> **Given entries**
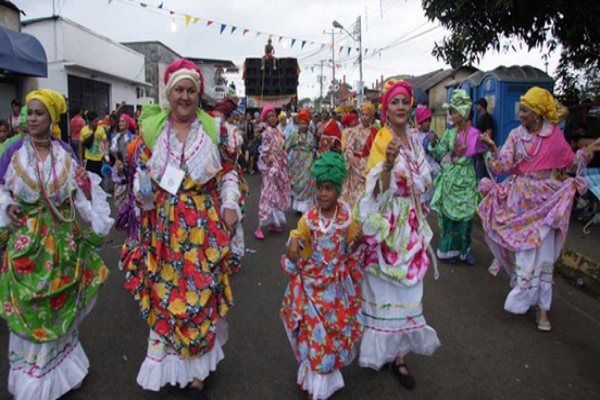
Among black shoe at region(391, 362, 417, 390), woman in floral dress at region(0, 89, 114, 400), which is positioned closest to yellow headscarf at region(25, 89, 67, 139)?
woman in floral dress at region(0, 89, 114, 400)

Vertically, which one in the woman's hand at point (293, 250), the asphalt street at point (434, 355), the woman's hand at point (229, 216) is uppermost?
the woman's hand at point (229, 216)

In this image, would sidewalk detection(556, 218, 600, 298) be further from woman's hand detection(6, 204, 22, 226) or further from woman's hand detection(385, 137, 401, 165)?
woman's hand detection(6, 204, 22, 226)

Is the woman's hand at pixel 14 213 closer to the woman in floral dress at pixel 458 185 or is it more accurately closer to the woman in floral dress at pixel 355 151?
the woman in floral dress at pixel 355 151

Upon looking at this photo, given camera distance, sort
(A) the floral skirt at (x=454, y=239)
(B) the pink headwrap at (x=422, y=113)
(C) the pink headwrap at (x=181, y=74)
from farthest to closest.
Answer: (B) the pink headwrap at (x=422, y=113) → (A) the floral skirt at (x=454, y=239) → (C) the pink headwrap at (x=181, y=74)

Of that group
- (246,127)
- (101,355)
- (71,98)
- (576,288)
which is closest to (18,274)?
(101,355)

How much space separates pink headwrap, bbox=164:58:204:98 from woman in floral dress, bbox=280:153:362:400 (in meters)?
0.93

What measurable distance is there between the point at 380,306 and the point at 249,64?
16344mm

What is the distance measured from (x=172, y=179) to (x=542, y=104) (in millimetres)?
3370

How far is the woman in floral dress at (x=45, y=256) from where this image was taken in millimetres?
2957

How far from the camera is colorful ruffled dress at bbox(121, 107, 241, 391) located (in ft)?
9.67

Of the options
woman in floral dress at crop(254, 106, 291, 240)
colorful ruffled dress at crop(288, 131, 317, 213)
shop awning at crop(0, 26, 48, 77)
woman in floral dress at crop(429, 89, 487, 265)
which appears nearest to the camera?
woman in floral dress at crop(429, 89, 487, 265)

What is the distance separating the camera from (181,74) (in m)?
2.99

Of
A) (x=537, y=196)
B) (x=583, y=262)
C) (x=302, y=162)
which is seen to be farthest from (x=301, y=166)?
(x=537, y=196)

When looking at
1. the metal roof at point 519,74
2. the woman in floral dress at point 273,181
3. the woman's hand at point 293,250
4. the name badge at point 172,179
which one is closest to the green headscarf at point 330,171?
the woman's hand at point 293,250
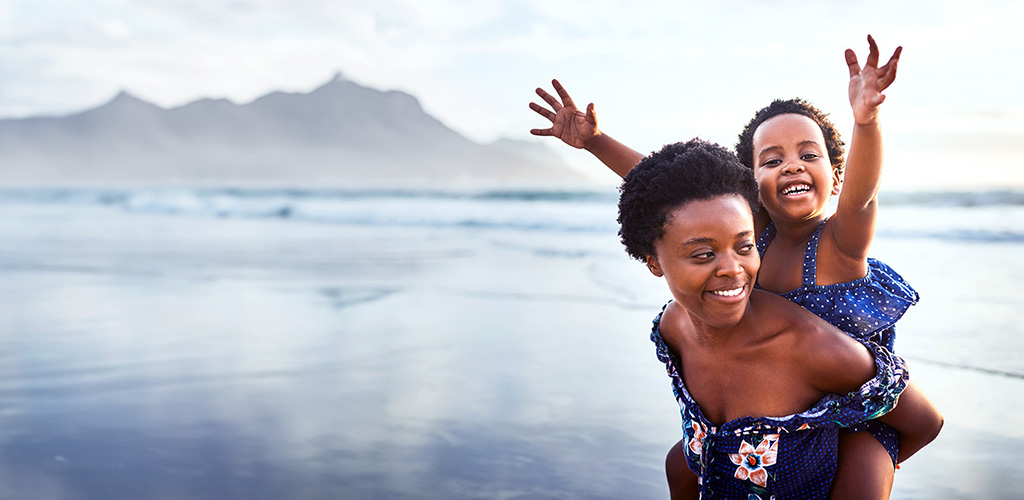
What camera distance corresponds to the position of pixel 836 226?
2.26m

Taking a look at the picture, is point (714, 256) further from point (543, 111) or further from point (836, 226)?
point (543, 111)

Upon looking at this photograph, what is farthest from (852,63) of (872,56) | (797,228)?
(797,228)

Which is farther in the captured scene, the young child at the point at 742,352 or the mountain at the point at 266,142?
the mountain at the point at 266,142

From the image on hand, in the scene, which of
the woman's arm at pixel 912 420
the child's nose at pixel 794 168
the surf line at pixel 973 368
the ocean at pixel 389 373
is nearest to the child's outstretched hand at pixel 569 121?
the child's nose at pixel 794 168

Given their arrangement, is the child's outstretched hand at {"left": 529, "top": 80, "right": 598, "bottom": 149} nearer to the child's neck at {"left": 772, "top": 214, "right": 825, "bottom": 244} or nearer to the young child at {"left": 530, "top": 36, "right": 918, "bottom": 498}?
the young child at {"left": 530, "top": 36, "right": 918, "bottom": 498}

> **Exercise prompt**
Reproduce all of the material above word for word, leaving out the pictures.

> **Output below**
Among black shoe at region(391, 362, 417, 390), woman in floral dress at region(0, 89, 114, 400), which is positioned closest to yellow headscarf at region(25, 89, 67, 139)?
woman in floral dress at region(0, 89, 114, 400)

Vertically, which one in the woman's hand at point (293, 250), the asphalt street at point (434, 355), the woman's hand at point (229, 216) is uppermost?
the woman's hand at point (229, 216)

In this image, would sidewalk detection(556, 218, 600, 298) be further from woman's hand detection(6, 204, 22, 226) or further from woman's hand detection(385, 137, 401, 165)?
woman's hand detection(6, 204, 22, 226)

Is the woman's hand at pixel 14 213 closer to the woman in floral dress at pixel 458 185 or is it more accurately closer to the woman in floral dress at pixel 355 151?
the woman in floral dress at pixel 355 151

Upon looking at this photo, given camera distance, sort
(A) the floral skirt at (x=454, y=239)
(B) the pink headwrap at (x=422, y=113)
(C) the pink headwrap at (x=181, y=74)
from farthest to closest.
Answer: (B) the pink headwrap at (x=422, y=113) → (A) the floral skirt at (x=454, y=239) → (C) the pink headwrap at (x=181, y=74)

Of that group
- (246,127)
- (101,355)
- (71,98)
- (576,288)
which is closest to (18,274)?
(101,355)

How much space separates pink headwrap, bbox=164:58:204:98 from woman in floral dress, bbox=280:153:362:400 (in meters)?
0.93

What measurable distance is there between the point at 380,306 and the point at 249,64?
16344mm

What is the distance measured from (x=172, y=179) to (x=542, y=104) (in millimetres)?
3370

How far is the woman in floral dress at (x=45, y=256) from where this image was taken in millimetres?
2957

How far from the camera is colorful ruffled dress at bbox(121, 107, 241, 391) located (in ft)?
9.67

Of the options
woman in floral dress at crop(254, 106, 291, 240)
colorful ruffled dress at crop(288, 131, 317, 213)
shop awning at crop(0, 26, 48, 77)
woman in floral dress at crop(429, 89, 487, 265)
which appears nearest to the camera?
woman in floral dress at crop(429, 89, 487, 265)

What is the distance separating the camera from (181,74) (in m)?
2.99

Of
A) (x=537, y=196)
B) (x=583, y=262)
C) (x=302, y=162)
which is seen to be farthest from (x=301, y=166)?
(x=537, y=196)

When looking at
1. the metal roof at point 519,74
2. the woman in floral dress at point 273,181
3. the woman's hand at point 293,250
4. the name badge at point 172,179
which one is closest to the green headscarf at point 330,171?
the woman's hand at point 293,250
What camera distance corresponds to the position of pixel 836 226?
2.26m

Taking a look at the picture, is point (714, 256) further from point (543, 111) or further from point (836, 226)?
point (543, 111)

Upon looking at this photograph, what is farthest from (852,63) of (872,56) | (797,228)?
(797,228)

Which is farther in the captured scene, the young child at the point at 742,352 or the mountain at the point at 266,142?
the mountain at the point at 266,142

From the image on hand, in the scene, which of
the woman's arm at pixel 912 420
the child's nose at pixel 794 168
the surf line at pixel 973 368
the ocean at pixel 389 373
is nearest to the child's outstretched hand at pixel 569 121?
the child's nose at pixel 794 168

Given their arrangement, is the child's outstretched hand at {"left": 529, "top": 80, "right": 598, "bottom": 149} nearer to the child's neck at {"left": 772, "top": 214, "right": 825, "bottom": 244} or nearer to the young child at {"left": 530, "top": 36, "right": 918, "bottom": 498}?
the young child at {"left": 530, "top": 36, "right": 918, "bottom": 498}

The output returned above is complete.